**SOURCE TEXT:**
^^^^

Paragraph 10, which is essentially a fall-back provision, in the event of there being insufficient candidates for election, in terms increases the categories of eligible individuals where a vacancy is to be filled by appointment rather than by election. Paragraph 10 reads as follows:

"10(1) Except where paragraph 11 applies, the governing body must appoint as a parent governor—

(a)

a parent of a registered pupil at the school;

(b)

a parent of a former registered pupil at the school; or

(c)

a parent of a child under or of compulsory school age.

(2)

The governing body may only appoint a person referred to in sub-paragraph (1)(b) or (c) if it

is not reasonably practicable to appoint a person referred to in the sub-paragraph which immediately precedes it."

18.

It is common ground that none of the four foundation governors identified in the defendants' decision letter of 2 September 2010 fell into any of these categories.

19.

It is also common ground that, of the current governors, two existing foundation governors were, at the time of their appointment as foundation governors, eligible for election or appointment as parent governors. First, Mr Ike Offiah, appointed on 15 September 2009, qualified under paragraph 10(1)(c), and second, Mrs Mary Waplington, appointed on 20 October 2009, qualified under paragraph 10(1)(b).

20.

The claimants' case, put simply, is that, in fulfilling its obligations in Regulation 18(1)(c) and paragraph 5(a) of the Instrument of Government, the defendants must respect the totality of the cascading options as to the appointment of parent governors: that is to say, by appointing a current parent unless not practicable so to do, in which case it can have recourse to the categories defined in paragraph 10(1)(b) and (c).

21.

The defendants maintain that it is eligibility at the date of appointment which is crucial, and that as there were already two foundation governors who were so eligible at the time of their appointment (Mr Offiah and Mrs Waplington), it was unnecessary to include any persons so eligible in the decision of 2 September 2010.

22.

In my judgment, it is necessary to distinguish between on the one hand between the description of those eligible for election or appointment, for which it is necessary to look to Schedule 1, paragraph 8, which is limited to parents of currently registered children, and paragraph 10(1)(a), (b) and (c). Those are the provisions which deal on the one hand with eligibility and on the other hand the mechanism which must be adopted by the appointing body (in this case the governors) when exercising the power of appointment in circumstances where it has not been possible to fill a vacancy by election. In those circumstances, paragraph 10(2) engages, and the governing body must give priority to a candidate who is a parent of a currently registered pupil at the school over persons in categories 10(1)(b) and (c). Thus, in my judgment, paragraph 10(2) relates to the obligation of the governing body in exercising its power of appointment, and is quite distinct from the definition of those eligible to be considered for appointment.

^^^^

Quote the judgment excerpt word for word between "The governing body may" and "under paragraph 10(1)(b).", inclusive. The listing comes from a different source than the judgment excerpt.

**Text extracted from each page:**
^^^^

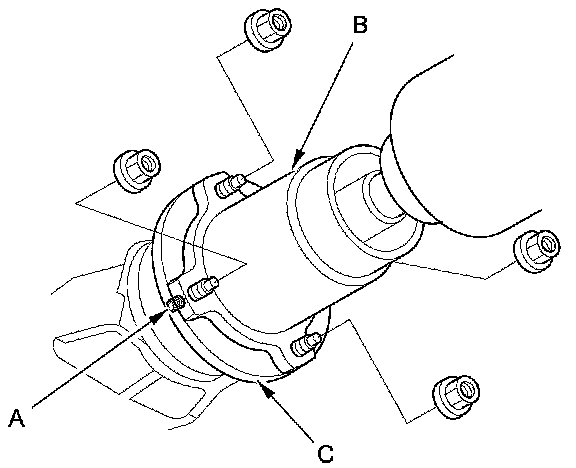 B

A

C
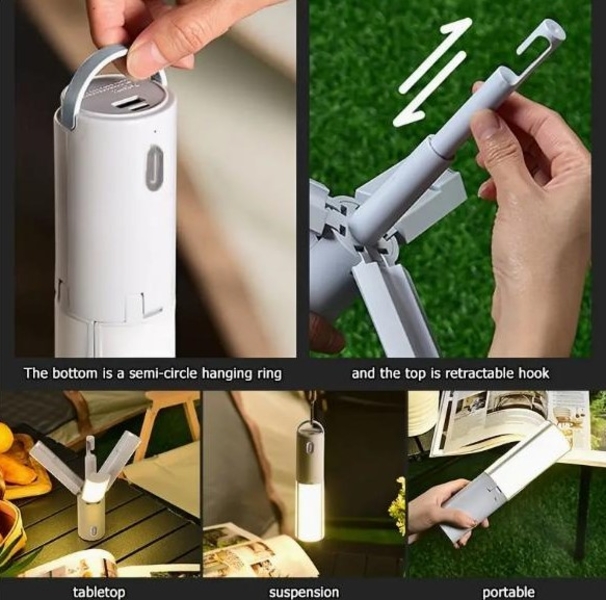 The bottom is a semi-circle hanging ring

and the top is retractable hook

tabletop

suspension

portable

^^^^

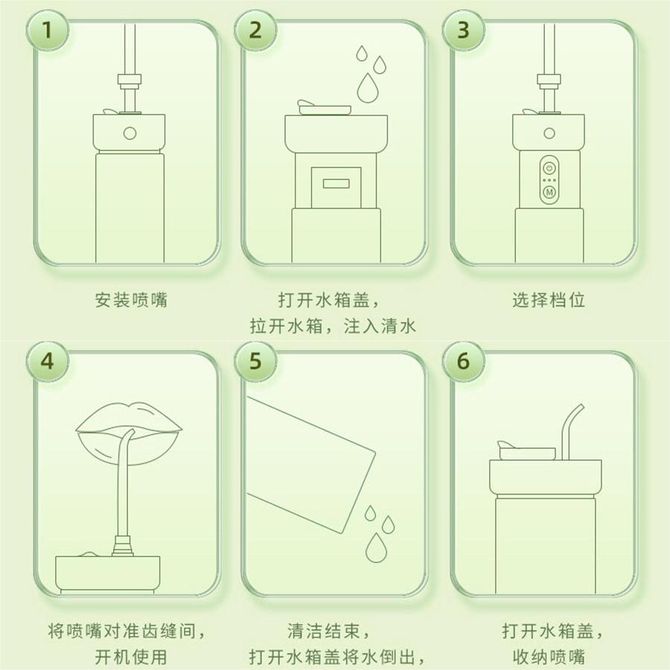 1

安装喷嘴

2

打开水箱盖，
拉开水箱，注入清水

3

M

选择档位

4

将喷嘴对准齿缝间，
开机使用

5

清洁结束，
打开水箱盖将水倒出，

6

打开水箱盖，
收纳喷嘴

^^^^

**RESULT FOR THIS TASK:**
The governing body may only appoint a person referred to in sub-paragraph (1)(b) or (c) if it

is not reasonably practicable to appoint a person referred to in the sub-paragraph which immediately precedes it."

18.

It is common ground that none of the four foundation governors identified in the defendants' decision letter of 2 September 2010 fell into any of these categories.

19.

It is also common ground that, of the current governors, two existing foundation governors were, at the time of their appointment as foundation governors, eligible for election or appointment as parent governors. First, Mr Ike Offiah, appointed on 15 September 2009, qualified under paragraph 10(1)(c), and second, Mrs Mary Waplington, appointed on 20 October 2009, qualified under paragraph 10(1)(b).